Who were involeded in the Underground Railroad?

  1. Harriet Tubman, who was born a slave near Cambridge, Maryland, was one of the most famous Underground Railroad conductors.
  2. Thomas Garrett, a Quaker from Wilmington, Delaware, worked closely with Harriet Tubman and other conductors who led slaves out of Maryland.
  3. William Still, a free black man who lived in Philadelphia, was at the focal point of Underground Railroad activities in the East. He received many fugitives from Maryland, where his mother was born. He helped fugitives who stayed in Philadelphia find homes and jobs.
  4. Samuel Burris was a conductor on the Underground Railroad leading down into Maryland. He was a free black man. Born in Delaware, Burris moved to Philadelphia where his family could live in a free state.

When did the underground railroad start and ended ?

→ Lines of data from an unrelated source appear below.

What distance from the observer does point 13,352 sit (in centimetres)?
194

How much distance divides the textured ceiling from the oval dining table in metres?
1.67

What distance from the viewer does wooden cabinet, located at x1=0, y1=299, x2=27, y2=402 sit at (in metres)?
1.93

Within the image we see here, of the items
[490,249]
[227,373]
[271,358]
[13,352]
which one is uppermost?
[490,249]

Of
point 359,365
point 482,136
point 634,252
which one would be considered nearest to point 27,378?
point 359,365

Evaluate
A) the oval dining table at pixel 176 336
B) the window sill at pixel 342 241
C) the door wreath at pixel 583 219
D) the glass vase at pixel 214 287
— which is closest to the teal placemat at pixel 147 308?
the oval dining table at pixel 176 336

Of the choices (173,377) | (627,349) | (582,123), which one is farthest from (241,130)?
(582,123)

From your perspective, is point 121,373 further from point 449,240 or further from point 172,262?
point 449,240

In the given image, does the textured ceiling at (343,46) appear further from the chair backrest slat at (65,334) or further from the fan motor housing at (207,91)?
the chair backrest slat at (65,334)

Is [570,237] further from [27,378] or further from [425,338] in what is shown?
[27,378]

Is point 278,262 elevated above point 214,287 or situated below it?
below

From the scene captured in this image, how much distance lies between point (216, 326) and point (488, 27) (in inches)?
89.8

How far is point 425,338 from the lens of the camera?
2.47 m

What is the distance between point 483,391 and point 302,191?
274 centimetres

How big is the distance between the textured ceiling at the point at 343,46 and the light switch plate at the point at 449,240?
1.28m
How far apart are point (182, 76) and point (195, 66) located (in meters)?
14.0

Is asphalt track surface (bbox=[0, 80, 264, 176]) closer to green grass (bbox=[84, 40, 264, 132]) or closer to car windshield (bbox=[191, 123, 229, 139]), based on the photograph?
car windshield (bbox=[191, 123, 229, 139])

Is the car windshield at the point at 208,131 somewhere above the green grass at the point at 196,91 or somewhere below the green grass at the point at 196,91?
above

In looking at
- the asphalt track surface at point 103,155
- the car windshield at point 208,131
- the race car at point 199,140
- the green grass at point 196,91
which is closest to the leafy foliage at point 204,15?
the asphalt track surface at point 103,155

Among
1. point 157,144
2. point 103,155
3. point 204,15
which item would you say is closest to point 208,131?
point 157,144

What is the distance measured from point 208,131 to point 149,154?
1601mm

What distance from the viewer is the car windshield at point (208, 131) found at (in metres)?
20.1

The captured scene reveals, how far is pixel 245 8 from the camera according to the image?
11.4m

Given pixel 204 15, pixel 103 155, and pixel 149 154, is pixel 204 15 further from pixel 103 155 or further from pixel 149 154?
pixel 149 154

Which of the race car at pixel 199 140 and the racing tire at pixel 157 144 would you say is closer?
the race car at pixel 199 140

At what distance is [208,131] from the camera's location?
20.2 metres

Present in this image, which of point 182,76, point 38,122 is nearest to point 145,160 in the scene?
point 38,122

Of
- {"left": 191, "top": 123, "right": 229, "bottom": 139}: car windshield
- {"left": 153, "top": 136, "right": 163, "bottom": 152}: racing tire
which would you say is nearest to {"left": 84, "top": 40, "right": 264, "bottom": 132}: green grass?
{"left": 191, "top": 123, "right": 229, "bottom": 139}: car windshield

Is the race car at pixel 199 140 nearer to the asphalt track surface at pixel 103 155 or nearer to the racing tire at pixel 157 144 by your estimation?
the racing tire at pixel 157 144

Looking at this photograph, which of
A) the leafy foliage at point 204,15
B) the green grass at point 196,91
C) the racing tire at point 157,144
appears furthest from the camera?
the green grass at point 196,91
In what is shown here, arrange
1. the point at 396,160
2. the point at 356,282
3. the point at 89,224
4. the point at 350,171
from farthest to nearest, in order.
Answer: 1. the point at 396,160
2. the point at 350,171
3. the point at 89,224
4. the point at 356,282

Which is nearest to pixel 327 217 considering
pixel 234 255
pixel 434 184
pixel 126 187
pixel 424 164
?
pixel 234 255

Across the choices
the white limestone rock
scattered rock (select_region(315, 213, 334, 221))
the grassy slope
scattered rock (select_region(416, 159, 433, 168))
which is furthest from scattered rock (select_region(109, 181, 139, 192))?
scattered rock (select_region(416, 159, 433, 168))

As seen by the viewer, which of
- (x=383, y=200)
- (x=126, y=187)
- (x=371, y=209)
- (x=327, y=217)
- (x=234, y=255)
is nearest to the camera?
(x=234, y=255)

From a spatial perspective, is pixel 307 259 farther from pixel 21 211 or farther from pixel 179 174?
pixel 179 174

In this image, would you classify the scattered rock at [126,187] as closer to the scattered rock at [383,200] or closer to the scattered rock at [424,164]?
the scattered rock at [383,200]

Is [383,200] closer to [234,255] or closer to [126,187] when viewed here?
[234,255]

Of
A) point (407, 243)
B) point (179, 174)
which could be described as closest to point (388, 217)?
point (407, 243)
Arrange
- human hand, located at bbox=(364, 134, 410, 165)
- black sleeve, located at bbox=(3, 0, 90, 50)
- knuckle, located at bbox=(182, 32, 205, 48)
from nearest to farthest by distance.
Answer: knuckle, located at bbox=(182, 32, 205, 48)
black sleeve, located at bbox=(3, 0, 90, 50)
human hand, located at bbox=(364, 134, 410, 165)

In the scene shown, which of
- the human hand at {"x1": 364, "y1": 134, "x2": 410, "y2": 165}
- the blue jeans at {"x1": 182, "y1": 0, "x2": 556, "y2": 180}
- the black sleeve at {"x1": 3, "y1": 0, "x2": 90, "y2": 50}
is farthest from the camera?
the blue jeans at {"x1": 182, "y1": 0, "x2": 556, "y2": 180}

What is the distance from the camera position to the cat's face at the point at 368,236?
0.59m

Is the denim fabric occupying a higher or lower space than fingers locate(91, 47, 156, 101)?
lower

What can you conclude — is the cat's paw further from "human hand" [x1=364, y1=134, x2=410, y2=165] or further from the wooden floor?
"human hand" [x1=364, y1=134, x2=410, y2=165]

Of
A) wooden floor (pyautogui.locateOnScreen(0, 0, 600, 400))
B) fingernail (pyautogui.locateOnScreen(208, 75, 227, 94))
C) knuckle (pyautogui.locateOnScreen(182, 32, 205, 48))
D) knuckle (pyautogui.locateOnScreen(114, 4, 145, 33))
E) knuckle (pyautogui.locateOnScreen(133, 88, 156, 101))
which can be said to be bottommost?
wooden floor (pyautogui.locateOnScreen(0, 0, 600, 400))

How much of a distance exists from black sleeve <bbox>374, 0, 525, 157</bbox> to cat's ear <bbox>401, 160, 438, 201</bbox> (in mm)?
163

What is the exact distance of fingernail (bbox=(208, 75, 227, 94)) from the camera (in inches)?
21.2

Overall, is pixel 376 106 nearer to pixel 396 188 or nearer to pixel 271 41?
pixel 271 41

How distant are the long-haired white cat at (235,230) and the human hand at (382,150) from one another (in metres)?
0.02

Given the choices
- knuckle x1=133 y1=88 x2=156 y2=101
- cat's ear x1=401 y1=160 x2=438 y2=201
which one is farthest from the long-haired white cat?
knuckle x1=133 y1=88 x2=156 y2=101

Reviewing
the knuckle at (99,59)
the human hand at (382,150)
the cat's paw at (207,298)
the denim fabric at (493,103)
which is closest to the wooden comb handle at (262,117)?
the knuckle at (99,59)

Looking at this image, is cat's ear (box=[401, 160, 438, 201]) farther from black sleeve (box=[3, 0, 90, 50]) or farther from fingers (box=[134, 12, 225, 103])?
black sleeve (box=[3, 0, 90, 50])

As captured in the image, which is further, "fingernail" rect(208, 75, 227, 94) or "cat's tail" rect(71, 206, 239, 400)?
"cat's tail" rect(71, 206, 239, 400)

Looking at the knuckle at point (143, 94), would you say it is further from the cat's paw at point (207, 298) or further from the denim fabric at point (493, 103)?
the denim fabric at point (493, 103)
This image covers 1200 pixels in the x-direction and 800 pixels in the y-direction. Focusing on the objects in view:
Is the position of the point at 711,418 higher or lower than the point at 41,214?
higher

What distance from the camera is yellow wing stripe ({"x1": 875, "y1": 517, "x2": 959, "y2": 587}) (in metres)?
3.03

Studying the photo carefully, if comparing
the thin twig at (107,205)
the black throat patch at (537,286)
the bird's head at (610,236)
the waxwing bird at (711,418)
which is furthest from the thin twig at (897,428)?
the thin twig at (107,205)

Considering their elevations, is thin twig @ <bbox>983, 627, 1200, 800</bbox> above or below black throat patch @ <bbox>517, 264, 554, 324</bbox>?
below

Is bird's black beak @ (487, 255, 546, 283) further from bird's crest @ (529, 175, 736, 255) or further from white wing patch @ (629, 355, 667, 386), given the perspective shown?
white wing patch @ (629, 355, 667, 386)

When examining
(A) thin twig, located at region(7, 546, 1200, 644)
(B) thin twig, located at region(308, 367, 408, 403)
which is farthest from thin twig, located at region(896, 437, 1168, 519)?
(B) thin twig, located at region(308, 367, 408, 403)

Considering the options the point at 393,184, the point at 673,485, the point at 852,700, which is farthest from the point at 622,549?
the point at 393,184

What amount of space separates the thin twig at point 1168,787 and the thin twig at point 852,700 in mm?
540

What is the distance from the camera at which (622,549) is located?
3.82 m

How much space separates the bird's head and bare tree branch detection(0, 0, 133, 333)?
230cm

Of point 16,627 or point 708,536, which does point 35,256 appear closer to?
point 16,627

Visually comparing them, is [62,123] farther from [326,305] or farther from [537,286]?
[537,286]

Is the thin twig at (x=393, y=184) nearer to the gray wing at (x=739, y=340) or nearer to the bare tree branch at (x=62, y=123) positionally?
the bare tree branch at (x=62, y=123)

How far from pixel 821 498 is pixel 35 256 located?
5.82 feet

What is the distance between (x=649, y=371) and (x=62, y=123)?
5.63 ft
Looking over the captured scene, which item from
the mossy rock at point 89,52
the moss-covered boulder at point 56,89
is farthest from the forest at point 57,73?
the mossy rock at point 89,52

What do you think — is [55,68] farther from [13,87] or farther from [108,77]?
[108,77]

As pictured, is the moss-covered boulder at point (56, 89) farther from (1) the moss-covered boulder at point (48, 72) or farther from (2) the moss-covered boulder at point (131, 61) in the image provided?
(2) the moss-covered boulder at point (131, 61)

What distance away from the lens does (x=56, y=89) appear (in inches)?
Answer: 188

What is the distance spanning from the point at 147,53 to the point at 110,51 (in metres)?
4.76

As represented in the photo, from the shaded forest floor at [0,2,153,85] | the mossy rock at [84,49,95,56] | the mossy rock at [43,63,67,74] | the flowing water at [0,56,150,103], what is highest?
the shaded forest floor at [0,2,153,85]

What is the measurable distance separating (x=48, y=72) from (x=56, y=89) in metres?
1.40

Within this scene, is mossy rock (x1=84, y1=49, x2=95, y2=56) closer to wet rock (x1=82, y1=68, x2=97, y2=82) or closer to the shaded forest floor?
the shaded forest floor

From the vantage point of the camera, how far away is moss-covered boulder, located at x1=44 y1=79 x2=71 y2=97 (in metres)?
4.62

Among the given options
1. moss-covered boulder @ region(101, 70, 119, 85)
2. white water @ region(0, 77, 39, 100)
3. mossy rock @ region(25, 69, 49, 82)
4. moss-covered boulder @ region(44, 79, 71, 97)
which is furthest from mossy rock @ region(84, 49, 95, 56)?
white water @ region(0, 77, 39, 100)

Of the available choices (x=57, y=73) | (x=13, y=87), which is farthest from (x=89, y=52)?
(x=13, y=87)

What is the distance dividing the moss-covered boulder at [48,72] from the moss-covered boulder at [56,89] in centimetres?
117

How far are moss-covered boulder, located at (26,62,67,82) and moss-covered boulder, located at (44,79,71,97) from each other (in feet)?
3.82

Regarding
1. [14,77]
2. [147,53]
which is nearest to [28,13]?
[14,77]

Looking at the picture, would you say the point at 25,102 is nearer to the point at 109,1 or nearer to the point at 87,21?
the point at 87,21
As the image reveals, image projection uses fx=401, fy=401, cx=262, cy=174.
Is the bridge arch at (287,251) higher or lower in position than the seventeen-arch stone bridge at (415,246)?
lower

the Underground Railroad rested on the cooperation of former runaway slaves, free-born blacks, Native Americans, and white and black abolitionists who helped guide runaway slaves along the routes and provided their homes as safe havens. Although estimates of the number of people who escaped through the Underground Railroad between 1820 and 1861 vary widely, the figure most often cited is approximately 100,000

underground railroad slavery

Estimates of the number of slaves assisted vary widely, but only a minuscule fraction of those held in bondage ever escaped. Few, particularly from the Lower South, even attempted the arduous journey north. But the idea of organized “outsiders” undermining the institution of slavery angered white southerners, leading to their demands in the 1840s that the Fugitive Slave Laws be strengthened.